Die praeambula von Leonhard Kleber schlagen zwei andere Wege zur selbständigen Instrumentalmusik ein. Der erste, mehr konventionelle Weg beschreitet den Weg der älteren Fundamenta, indem sie Klangfortschreitungen notiert, die verziert werden können, oder bringt Spielfiguren, die wie in der bekannten üblichen Praxis mehrfach wiederholt werden können. Der zweite, originellere Weg geht von dem kompositorischen Niveau vokaler Vorlagen aus und erreicht mit Imitationen, oktavversetzten Bezügen und dem Aufbau von Zusammenhängen, die als Perioden fasslich sind, einen ebenbürtigen Satzstil.
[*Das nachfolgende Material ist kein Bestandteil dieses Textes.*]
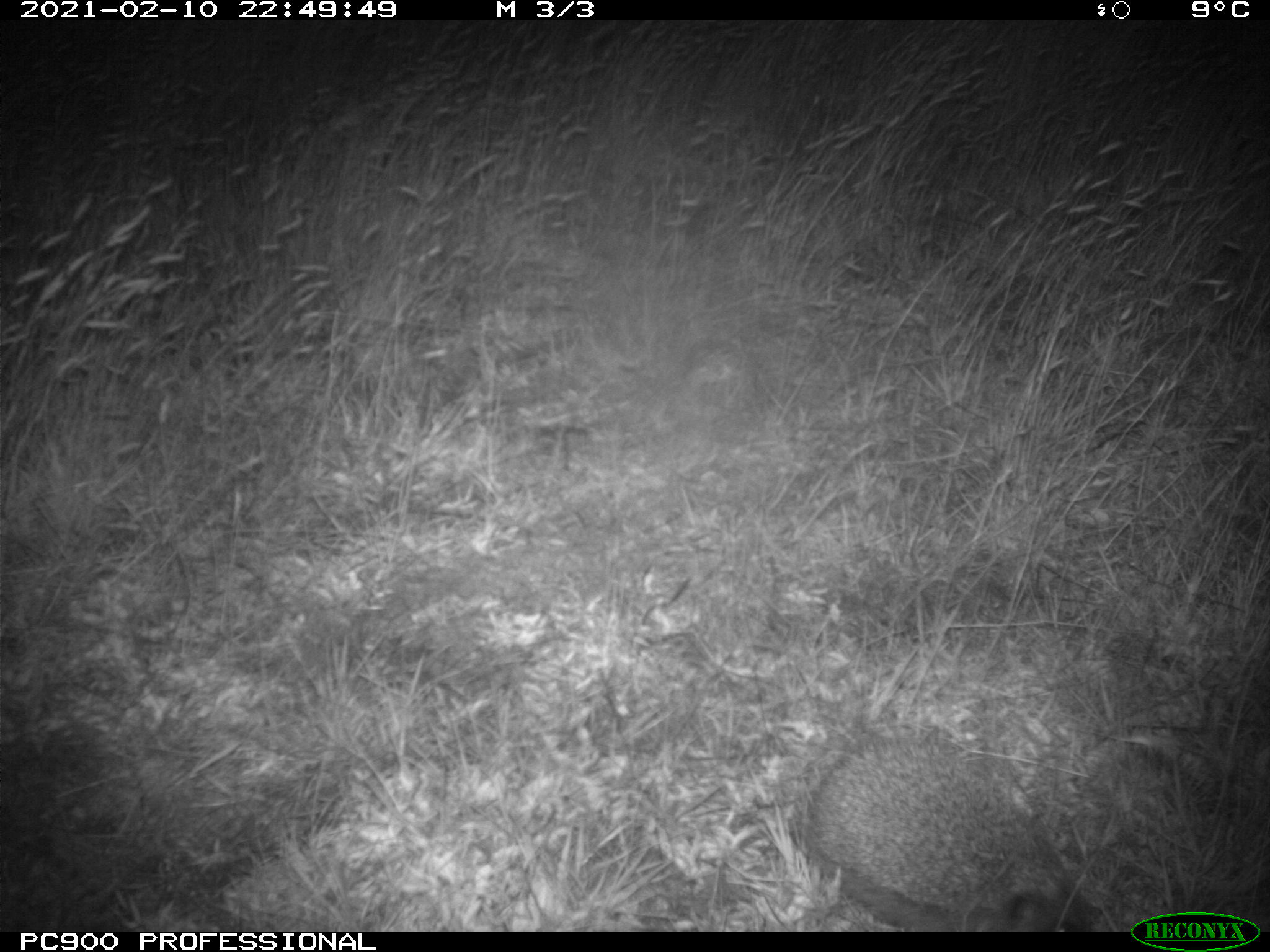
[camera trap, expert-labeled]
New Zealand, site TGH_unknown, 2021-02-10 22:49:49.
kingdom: Animalia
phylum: Chordata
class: Mammalia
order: Eulipotyphla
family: Erinaceidae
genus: Erinaceus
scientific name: Erinaceus europaeus europaeus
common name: european hedgehog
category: hedgehog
Hedgehog (european hedgehog) (Erinaceus europaeus europaeus).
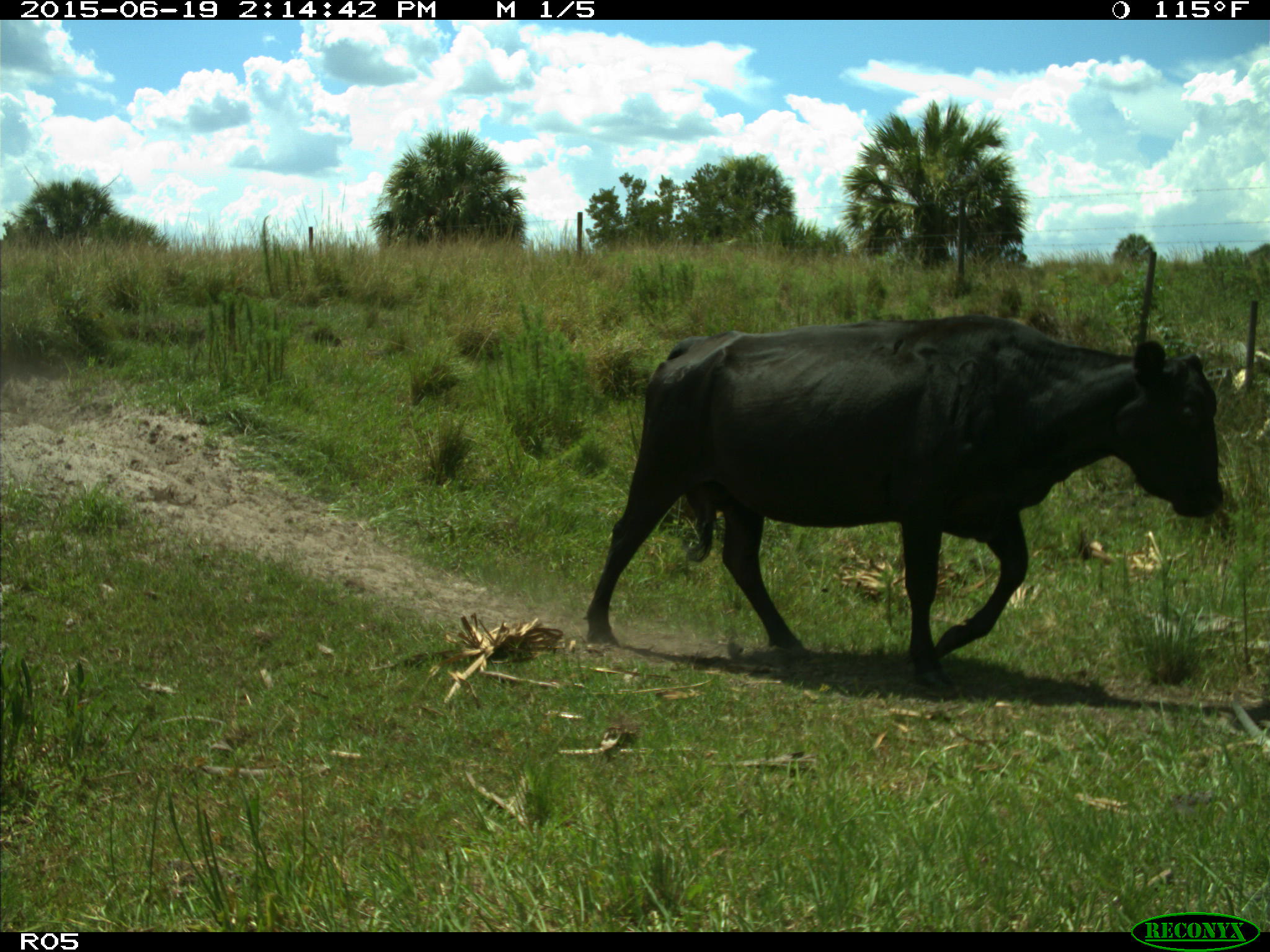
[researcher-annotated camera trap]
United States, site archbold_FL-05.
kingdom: Animalia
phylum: Chordata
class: Mammalia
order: Artiodactyla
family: Bovidae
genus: Bos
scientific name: Bos taurus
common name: domestic cow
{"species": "Bos taurus (domestic cow)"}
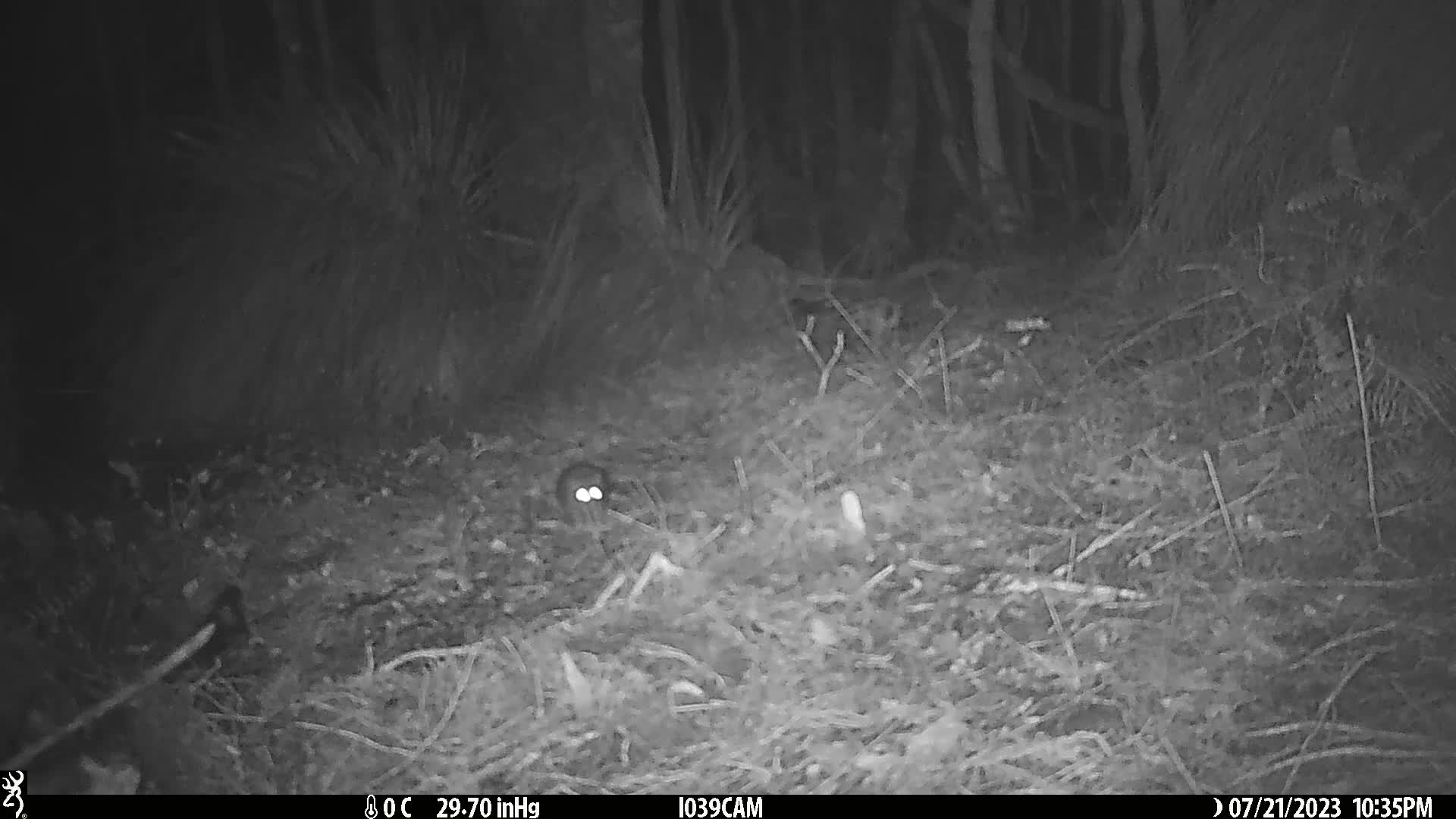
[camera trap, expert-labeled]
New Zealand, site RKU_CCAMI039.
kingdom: Animalia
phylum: Chordata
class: Mammalia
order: Rodentia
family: Muridae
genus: Rattus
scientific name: Rattus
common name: rat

Hierzu gehören auch seine beiden Fantasien (Nr. 36 und 83) und ein »Preambalon in fa« (Nr. 53); letzteres stellt ein eindeutiges tonales Zentrum dar, indem es eine ausgewogene Synthese aus Laufwerk und Klangwechseln bringt. Diese Vorgehensweise wird erst im 17. Jahrhundert wieder von Franz Tunder aufgegriffen. Es bleibt die nicht lösbare Frage nach dem Verfasser der zahlreichen Werke, die von Kleber anonym in die Sammlung aufgenommenen wurden; eine noch wesentlich größere Frage stellt sich wegen des vermuteten gewaltigen Schwunds in der Überlieferung: Welche kompositorische und andere Tätigkeit von Leonhard Kleber setzt sich in den mehr als 30 Jahren nach 1524 fort?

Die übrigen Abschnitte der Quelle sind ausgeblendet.